Erwin Koch erzählt in neun Geschichten aus verschiedenen Ländern und Zeiten, wie sich Liebende zunächst gefunden haben, aber was das Leben – vielleicht würde manch einer auch Schicksal sagen, aber Leben beschreibt es sachlicher und nüchterner – im Laufe mal kürzerer, mal längerer Zeit mit der Liebe und den Liebenden anstellt und alles zerbricht. Es sind echte Geschichten, die Erwin Koch recherchiert und nacherzählt hat, nichts ausgedachtes. Das macht bereits viel von der Wucht aus, mit der das Buch auf die Leser einschlagen wird. Die außergewöhnliche Nüchternheit des Schreibstils ist aber der eigentliche Clou des Buches: Erwin Koch lässt sich nicht darauf ein, mit seinen Worten den Lesern zu vermitteln, was zu empfinden sein soll. Spielen Adjektive zur Beschreibung und Einstimmung auf Szenen und Empfindungen normalerweise eine wichtige Rolle, werden sie hier nicht derart eingesetzt.
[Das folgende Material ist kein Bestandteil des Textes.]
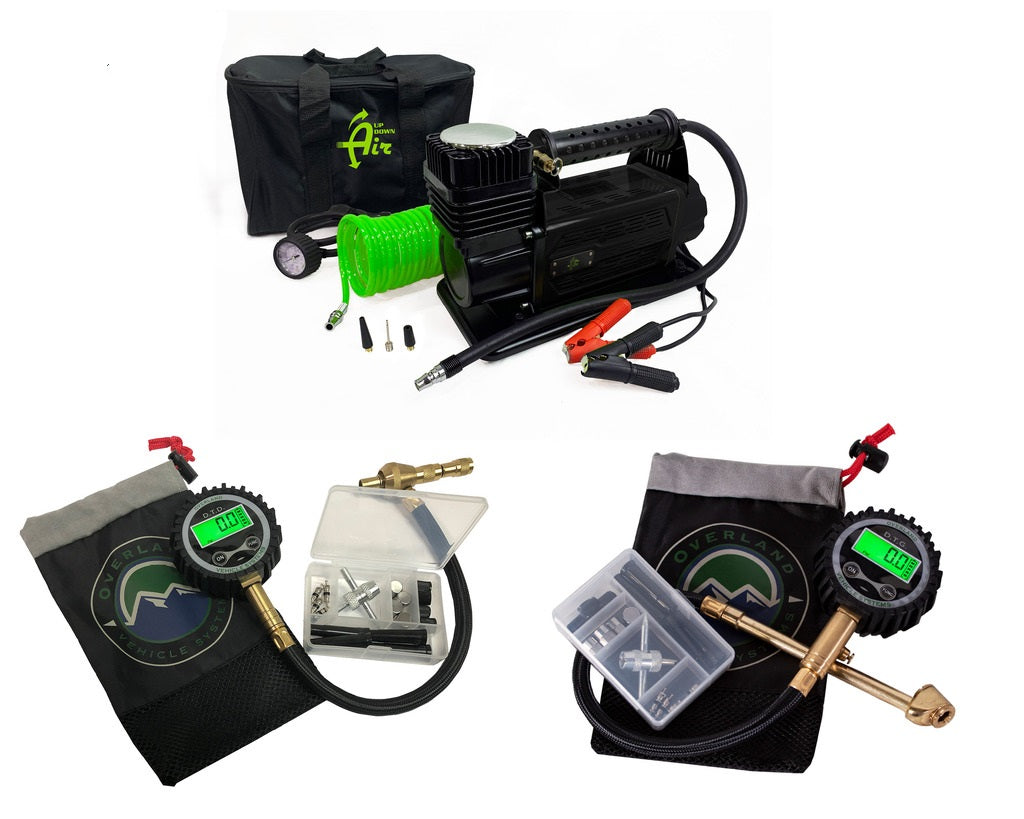 Overland Vehicle Systems portable air compressor and tire deflator kit with digital gauge on rugged terrain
Erwin Koch reduziert alles darauf, dass nur die Geschichte selbst der Erzähler ist und nur diese in aller Offenheit und Nacktheit auf die Leser einprasselt und diese emotional gefangen nimmt. Das ist der Trick in seinem Schreibstil, dass er durch Verzicht auf die Beschreibung emotionaler Welten die eigentliche emotionale Wucht der Geschichten näherbringt. Im Gegenzug zur Nüchternheit der Worte und Beschreibungen, neigt Erwin Koch allerdings dazu, äußerst verschachtelt zu schreiben. Allerdings fällt das beim Lesen nicht sonderlich negativ auf.
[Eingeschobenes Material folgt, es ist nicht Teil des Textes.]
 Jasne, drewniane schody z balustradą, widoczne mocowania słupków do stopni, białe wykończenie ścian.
Neben den trist-traurig-erschütternden Geschichten mitten aus dem Leben, die Erwin Koch niedergeschrieben hat, kommt dem Leser die vielleicht wichtigste Rolle zu: Da vom Erzähler darauf verzichtet wird, dem Leser zu sagen, wie dieser emotional agieren soll, spielen Empathie und Empfinden des Lesers eine Schlüsselrolle. Erst in der Mitte des Weges finden Geschichte und Leser zusammen, beide sind gleichberechtig am Erlebnis des Buches beteiligt. Erwin Koch zieht sich auf eine neutrale Position zurück – als Autor drängt er nicht in den gestaltenden Mittelpunkt, sondern gibt sich ganz einer journalistischen Aufgabe hin: Die Informationen der Geschichte aufbereiten, ohne sie emotional zu verfälschen. Geschickt schafft er es, die Geschichte elegant und nuanciert aufzubereiten. Das emotionale Erleben übernimmt dann der Leser.

WAS DAS LEBEN MIT DER LIEBE MACHT (D 2013) hält die Wucht des Lebens in einer Vielfalt bereit, die einem wiederkehrend die Tränen in die Augen treibt, wenn man als Leser bereit ist, sie selbst entfesseln zu wollen.